Laat dan ZIEN dat het wel kan.”
http://hyperphysics.phy-astr.gsu.edu/hbase/nuclear/cardat.html#c5
Zoals gezegd, Loechelt is al uitgebreid op het RATE verhaal ingegaan.
En “Accelerator techniques” is wel erg vaag … je laat daarmee niet zien waar die 100000 jaar vandaan komt.
De techniek zelf is volgens mij niet zo nieuw (http://en.wikipedia.org/wiki/Accelerator_mass_spectrometry ), dus waar komt die 100000 jaar vandaan ?
Eelco,
100.000 jaar is (net als miljarden jaren) natuurlijk kul. Maar het gaat erom dat deze meting concentraties kan meten van minder dan de helft van de oude dateringsmethodes “die uitkomen op hooguit 50.000 jaar”.
http://en.wikipedia.org/wiki/Radiocarbon_dating#Accelerator_mass_spectrometry
“The limit of measurability is approximately eight half-lives, or about 45,000 years. Samples older than this will typically be reported as having an infinite age. Some techniques have been developed to extend the range of dating further into the past, including isotopic enrichment, or large samples and very high precision counters. These methods have in some cases increased the maximum age that can be reported for a sample to 60,000 and even 75,000 years.[57]”

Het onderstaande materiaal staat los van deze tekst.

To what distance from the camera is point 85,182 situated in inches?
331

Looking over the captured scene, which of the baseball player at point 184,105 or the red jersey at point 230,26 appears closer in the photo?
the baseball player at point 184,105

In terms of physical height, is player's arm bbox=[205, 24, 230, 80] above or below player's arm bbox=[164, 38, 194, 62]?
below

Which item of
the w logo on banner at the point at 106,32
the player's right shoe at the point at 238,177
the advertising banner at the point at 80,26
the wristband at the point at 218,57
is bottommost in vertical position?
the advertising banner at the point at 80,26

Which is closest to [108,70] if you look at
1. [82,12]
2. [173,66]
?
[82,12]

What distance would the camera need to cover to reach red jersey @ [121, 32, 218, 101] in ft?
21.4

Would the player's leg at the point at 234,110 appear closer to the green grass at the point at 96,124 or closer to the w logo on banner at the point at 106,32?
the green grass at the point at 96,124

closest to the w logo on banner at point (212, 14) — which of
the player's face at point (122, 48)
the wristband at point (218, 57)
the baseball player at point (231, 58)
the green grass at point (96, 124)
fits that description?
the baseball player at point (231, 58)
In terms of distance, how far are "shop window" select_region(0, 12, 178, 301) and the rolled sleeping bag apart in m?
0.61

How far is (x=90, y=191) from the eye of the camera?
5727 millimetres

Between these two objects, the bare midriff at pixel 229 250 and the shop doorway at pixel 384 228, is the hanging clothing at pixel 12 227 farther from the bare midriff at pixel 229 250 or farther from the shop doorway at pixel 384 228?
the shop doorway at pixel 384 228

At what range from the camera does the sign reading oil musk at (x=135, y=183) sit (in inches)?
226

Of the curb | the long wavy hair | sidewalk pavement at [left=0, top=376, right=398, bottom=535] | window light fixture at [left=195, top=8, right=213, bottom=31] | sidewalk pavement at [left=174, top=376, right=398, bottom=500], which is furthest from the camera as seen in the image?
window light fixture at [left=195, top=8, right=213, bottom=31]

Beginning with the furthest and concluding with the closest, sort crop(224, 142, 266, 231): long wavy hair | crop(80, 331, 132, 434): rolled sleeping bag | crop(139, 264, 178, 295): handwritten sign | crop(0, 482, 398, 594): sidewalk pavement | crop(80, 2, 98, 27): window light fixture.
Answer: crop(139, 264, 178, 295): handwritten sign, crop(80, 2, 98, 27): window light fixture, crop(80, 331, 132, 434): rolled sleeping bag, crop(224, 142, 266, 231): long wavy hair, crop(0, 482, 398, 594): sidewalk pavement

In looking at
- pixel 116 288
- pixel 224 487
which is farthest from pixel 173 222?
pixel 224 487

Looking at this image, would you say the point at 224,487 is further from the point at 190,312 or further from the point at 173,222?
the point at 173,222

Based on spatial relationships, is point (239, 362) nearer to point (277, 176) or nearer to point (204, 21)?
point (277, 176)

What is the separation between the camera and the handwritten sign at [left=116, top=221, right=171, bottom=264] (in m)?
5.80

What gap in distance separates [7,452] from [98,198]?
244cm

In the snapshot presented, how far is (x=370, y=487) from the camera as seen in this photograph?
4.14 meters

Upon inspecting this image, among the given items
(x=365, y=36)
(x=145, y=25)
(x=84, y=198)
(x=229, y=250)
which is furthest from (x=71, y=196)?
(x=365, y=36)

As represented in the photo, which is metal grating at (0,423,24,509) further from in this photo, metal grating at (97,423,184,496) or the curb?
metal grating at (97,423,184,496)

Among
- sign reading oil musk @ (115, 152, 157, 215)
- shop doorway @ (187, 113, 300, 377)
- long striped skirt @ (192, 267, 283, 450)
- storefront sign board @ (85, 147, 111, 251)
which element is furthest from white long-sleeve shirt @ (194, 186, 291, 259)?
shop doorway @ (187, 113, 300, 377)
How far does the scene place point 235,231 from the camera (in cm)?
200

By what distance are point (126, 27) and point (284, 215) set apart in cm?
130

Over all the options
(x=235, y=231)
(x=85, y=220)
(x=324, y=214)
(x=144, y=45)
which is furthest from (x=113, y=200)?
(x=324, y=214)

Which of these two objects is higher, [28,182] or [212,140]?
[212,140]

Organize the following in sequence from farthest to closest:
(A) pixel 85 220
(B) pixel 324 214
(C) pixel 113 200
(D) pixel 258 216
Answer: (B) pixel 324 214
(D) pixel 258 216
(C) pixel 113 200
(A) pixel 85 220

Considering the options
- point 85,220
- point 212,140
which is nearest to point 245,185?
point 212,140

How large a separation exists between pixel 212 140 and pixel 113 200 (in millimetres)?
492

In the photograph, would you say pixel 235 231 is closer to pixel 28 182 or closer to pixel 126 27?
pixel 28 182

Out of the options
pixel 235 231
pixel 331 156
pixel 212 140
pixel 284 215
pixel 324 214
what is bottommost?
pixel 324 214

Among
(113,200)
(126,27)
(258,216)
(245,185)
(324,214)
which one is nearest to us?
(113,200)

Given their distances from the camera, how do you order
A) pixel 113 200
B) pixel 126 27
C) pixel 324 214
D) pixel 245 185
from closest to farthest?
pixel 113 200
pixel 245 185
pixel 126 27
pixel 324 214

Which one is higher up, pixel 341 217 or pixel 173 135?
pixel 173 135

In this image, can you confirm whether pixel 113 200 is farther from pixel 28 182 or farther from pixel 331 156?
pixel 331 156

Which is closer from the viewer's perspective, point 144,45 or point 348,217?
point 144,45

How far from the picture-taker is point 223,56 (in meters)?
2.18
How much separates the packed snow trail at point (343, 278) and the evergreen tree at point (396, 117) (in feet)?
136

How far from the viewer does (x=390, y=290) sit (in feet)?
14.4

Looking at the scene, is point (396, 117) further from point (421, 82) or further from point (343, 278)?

Some cases ! Voor ‘large samples’, vooral. Die moet je dan wel hebben …
“100.000 jaar is (net als miljarden jaren) natuurlijk kul. ”
Ah, in plaats van ‘gewoon’ is nu ‘natuurlijk’ nu je argumentatie.
Ik heb het wel een beetje gehad met je, Maarten.
Eelco,
Ik heb het ook met jou gehad. Ik gebruik jouw taal. Weet je ook eens hoe dat is. Irritant he?
M, de grens van 100.000 jaar is een puur theoretische grens, die aangeeft hoeveel C14 je nog kunt meten. De praktische grens ligt rond de 50.000 jaar, omdat monsters voor meting moeten worden bewerkt en dit geeft altijd ruis.
Altijd.
Nogmaals: dat ligt niet aan vooraannames, het is hoe EXPERIMENTELE wetenschap (die creationisten zo hoog hebben) werkt.
Deze discussie lijkt me verder overigens zinloos, omdat je geen enkel inhoudelijk argument accepteert, met verdachtmakingen komt die je niet onderbouwt en in z’n algemeenheid laat zien dat je niet begrijpt hoe experimentele wetenschap werkt.
“Ik gebruik jouw taal.”
Dat zou je willen … deed je dat maar eens.
Rene,
Een ding is in ieder geval duidelijk: Wiens negeert RATE
Daarnaast Rene: De voorbeelden zitten ver onder de 50.000
Wiens stuk is geschreven voordat RATE gepubliceerd werd.
Anderen, zoals Loechelt, hebben uitgebreid op RATE gereageerd.
Waarom moet Wiens dat dan ook nog doen ? Er is geen enkele aanleiding zijn tekst aan te passen.